When patrons purchase general admission tickets online and print them at home, every single ticket is identical. The only identifier is the order number. In theory, a customer could buy one ticket and print it as many times as they chose. Not only could you lose money, but you could have an over-subscribed audience.
Fortunately, performing arts patrons tend to be a very honest bunch and this very rarely, if ever, a problem.
That said, one way to deal with it if you see this becoming an issue problem is to create a seating plan for GA seats and number the actual seat (i.e. for a seating capacity of 1-300, each seat is numbered consecutively from 1-300). For your online patrons, they can still select the number of seats they want without having to select seats off the seating plan. For example, the first ticket printed would have the number 1, the second ticket printed would be 2, and so on.

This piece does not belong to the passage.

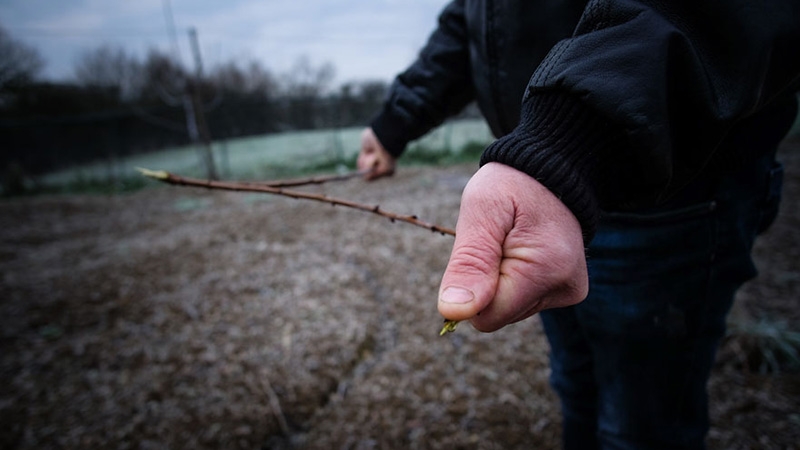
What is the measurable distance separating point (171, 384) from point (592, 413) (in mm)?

Regardless of whether the tickets are GA or reserved, print at home tickets can be reprinted many, many times. Even if the tickets are bar coded, it is still a matter of first come first served. We recommend doing the following:
Run a report | for ticket delivery = “print tickets at home.” Choose the show and performance date and ticket delivery method.
You will be able to print this report and give it to your house manager or users at each entrance to the theatre. Each print at home ticket should also have the sale number printed. Check to make sure that is the case. If not, contact Center Stage support: 831-920-1254.

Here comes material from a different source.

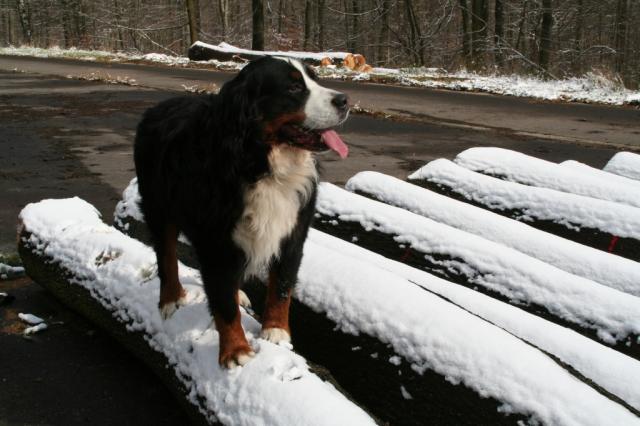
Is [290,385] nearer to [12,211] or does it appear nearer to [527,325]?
[527,325]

Run the reports and give them to your house manager and/or ushers. When your patron shows up with the print at home tickets at the door, and the usher doesn’t recognize the patron, have the patron tell the usher their name. The usher can then look at the manifest and check off the name on the manifest. This should reduce any chance of patrons getting in without having paid for those GA seats.
For our clients that have events for which people will counterfeit tickets, whether the print at home type or the actual thermal ticket type, they use reserved seating AND they bar code their tickets.
Most of our clients use reserved seating because their patrons like them because they don’t have to get to the theatre early to get a good seat. Also, from a marketing standpoint, you can charge more for reserved seats.